Iscriviti alla FLC CGIL

Home » Rassegna stampa » Rassegna stampa nazionale » E per gli statali arrivano tagli e blocco dei salari

E per gli statali arrivano tagli e blocco dei salari

La denuncia della CGIL

29/12/2010
Decrease text size Increase text size

Raffaello Masci

Un mezzo sigaro toscano e una croce di cavaliere non si negano a nessuno», diceva il padre della patria Vittorio Emanuele II. E questo è il massimo a cui possano aspirare i funzionari dello Stato da qui al 2013, perché la loro carriera sarà tutta titoli e onorificenze, ma neppure il becco di un quattrino. Anzi: se superano i 90 mila euro l’anno subiranno un taglio del 5%, che diventa del 10% oltre i 150 mila. Così sentenzia la manovra di assestamento di bilancio che blocca fino a quella data tutti gli aumenti di carriera.

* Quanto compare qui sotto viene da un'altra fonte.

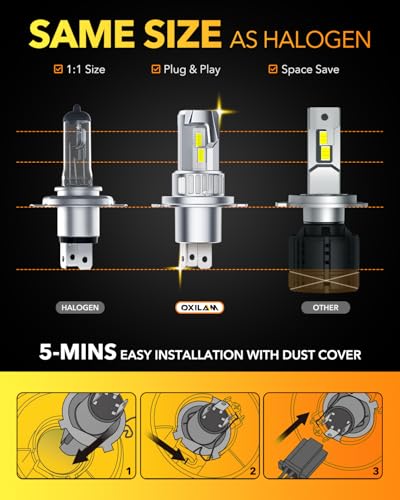 SAME SIZE AS HALOGEN

1:1 Size

Plug & Play

Space Save

HALOGEN

OXILAM

OTHER

5-MINS EASY INSTALLATION WITH DUST COVER

1

2

3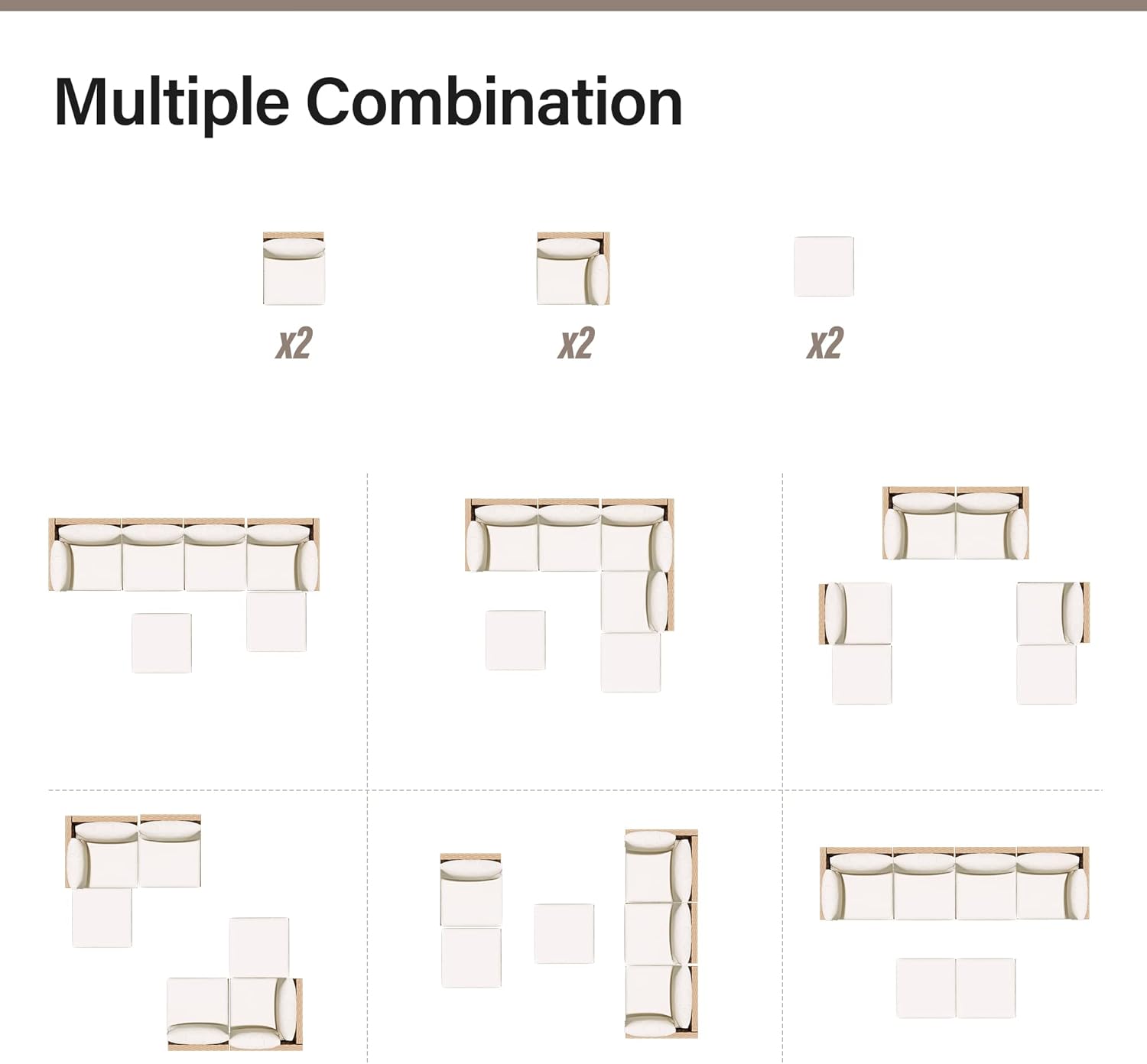 Multiple Combination

x2

x2

x2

Ma se i vertici non riceveranno emolumenti aggiuntivi neppure in caso di promozione, per la truppa degli statali le cose andranno ancora peggio: il blocco degli stipendi per il periodo in questione comporterà una riduzione del già magro stipendio, di 1600 euro, sommando i mancati adeguamenti ai rinnovi contrattuali. I conti li ha fatti, per la Cgil, il responsabile del pubblico impiego, Michele Gentile.

«Nel triennio 2010-2012 - spiega e calcola Gentile - l’incremento degli stipendi sulla base dell’indice dell’inflazione Ipca (Indice dei prezzi al consumo armonizzato per i Paesi dell'Unione europea, ndr) previsto dall’accordo interconfederale del 2009 (non firmato dalla Cgil) avrebbe dovuto essere complessivamente del 4,2%. Poiché ogni punto di inflazione vale circa 20 euro, si tratta a regime di 90 euro lordi che mancheranno nello stipendio. Ipotizzando tre tranche annuali da trenta euro in più al mese (quindi 400 euro l’anno compresa la tredicesima) che non ci saranno, la perdita cumulata di potere d’acquisto sarà almeno di 1200 euro lordi in media. Se ci aggiungiamo il blocco già previsto anche per il 2013 arriviamo almeno a 1600 euro. I lavoratori pubblici torneranno a vedere aumenti in busta paga solo nel 2014». In questo quadro la Cgil annovera anche il freno imposto alla carriera, di cui si diceva, per cui nella pubblica amministrazione si continuerà a salire nel cursus honorum, ma senza percepire un corrispettivo economico.

La cura dimagrante riguarderà non solo le buste paga, ma anche il corpus complessivo degli organici, eroso dal rallentamento del turn over (un assunto ogni 5 pensionati), che produrrà un taglio di 240 mila statali da qui ai prossimi tre anni.

Gli alti organi costituzionali (Parlamento, Quirinale, Corte Costituzionale), essendo autonomi, non sono soggetti alla scure del Tesoro. Tuttavia, dopo i due rami del Parlamento, anche la presidenza della Repubblica ha voluto dare il buon esempio e, attraverso una nota formale, ha fatto sapere che farà la sua parte. Gli stipendi - come per le altre amministrazioni pubbliche - subiranno un taglio del 5% se superiori a 90 mila euro lordi e del 10% se superiori ai 150, senza dire che anche lì le progressioni di carriera saranno solo nominali. Ma non è tutto: per i collaboratori del Presidente i prepensionamenti saranno bloccati. Per tutti il limite sarà di 60 anni di età e 35 di contributi «con l’introduzione in via transitoria di misure dissuasive, attraverso significative riduzioni dei trattamenti pensionistici»». Tradotto: chi vuole andare in pensione prima, paga il pegno.

Così facendo, il Quirinale avrà a disposizione, fino al 2013, la stessa cifra prevista per l’anno in corso, e cioè 231 milioni. Ma dato che quest’anno il Quirinale è stato virtuoso e ha risparmiato oltre 3 milioni di euro, portando il bilancio a 228 milioni, questo sarà il budget da non superare per i prossimi tre anni. In sintesi, spenderà fino al 2013 quanto aveva speso nel 2008.

Tempi duri, dunque, ma non lamentiamoci troppo, perché c’è chi sta peggio di noi: «In 17 Paesi europei - ha detto il segretario generale della FpCisl, Giovanni Faverin - non si sono limitati al blocco dello stipendio in essere, ma hanno deciso una riduzione delle retribuzioni rilevantissima. In Spagna hanno tagliato del 5% gli stipendi, mentre in Irlanda si è arrivati al 13%».